## Problem to work on
Gather each line in the listing below that contains the string "bird". Case matters.

## Supplied entries
>> begin
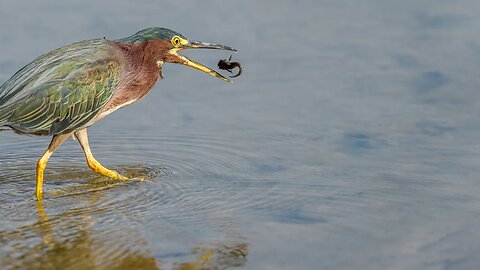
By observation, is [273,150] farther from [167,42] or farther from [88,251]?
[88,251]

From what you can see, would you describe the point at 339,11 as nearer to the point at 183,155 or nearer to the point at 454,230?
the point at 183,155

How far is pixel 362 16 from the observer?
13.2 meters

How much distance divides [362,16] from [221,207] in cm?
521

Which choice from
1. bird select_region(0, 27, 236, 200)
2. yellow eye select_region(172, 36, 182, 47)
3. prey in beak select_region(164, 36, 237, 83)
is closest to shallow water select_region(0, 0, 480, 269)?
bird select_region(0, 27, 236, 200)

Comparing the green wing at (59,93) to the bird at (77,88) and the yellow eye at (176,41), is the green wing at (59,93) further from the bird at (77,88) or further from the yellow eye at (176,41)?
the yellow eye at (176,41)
>> end
>> begin
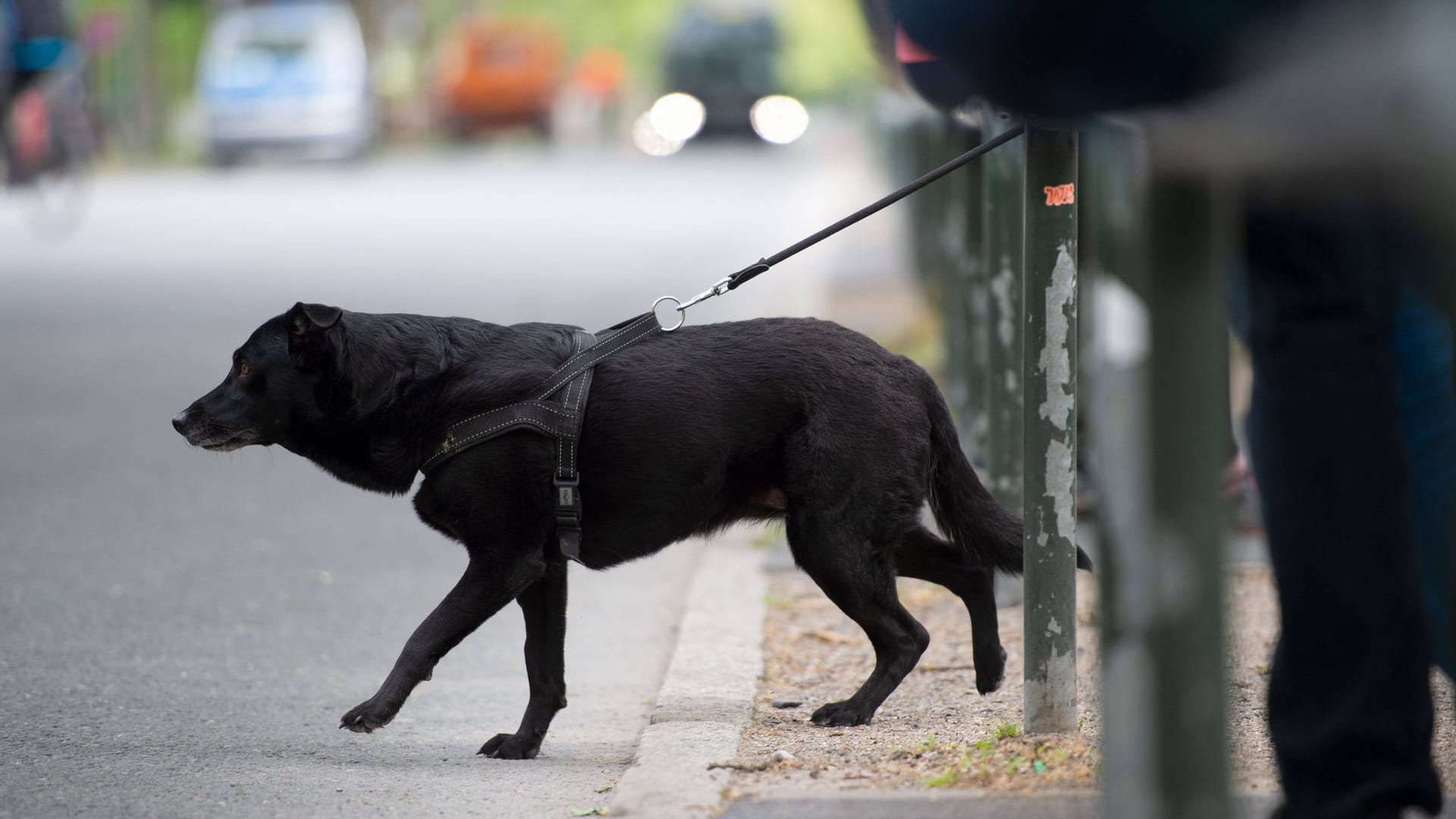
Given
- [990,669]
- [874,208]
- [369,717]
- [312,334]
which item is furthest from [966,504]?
>> end
>> begin
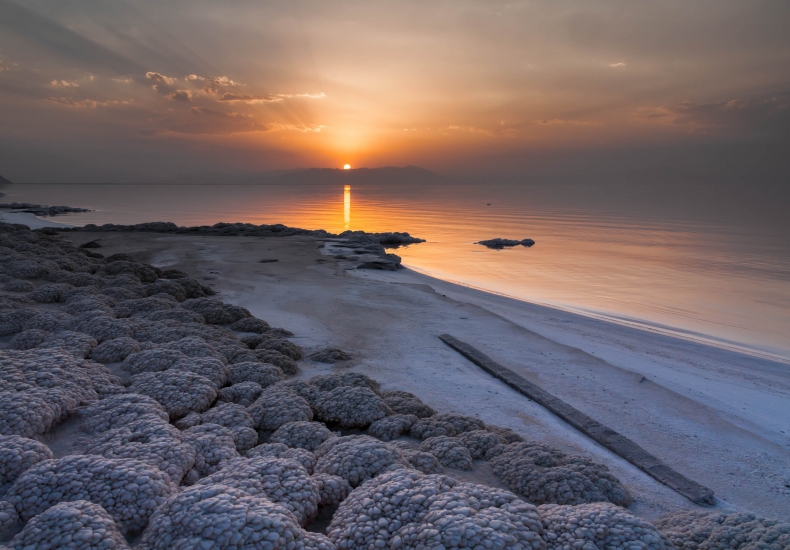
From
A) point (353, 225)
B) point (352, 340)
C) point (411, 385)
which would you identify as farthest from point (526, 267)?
>> end
## Exercise answer
1. bird select_region(0, 27, 236, 200)
bird select_region(0, 27, 236, 200)
Comparing the green wing at (59,93) to the bird at (77,88) and the yellow eye at (176,41), is the green wing at (59,93) further from the bird at (77,88) or further from the yellow eye at (176,41)?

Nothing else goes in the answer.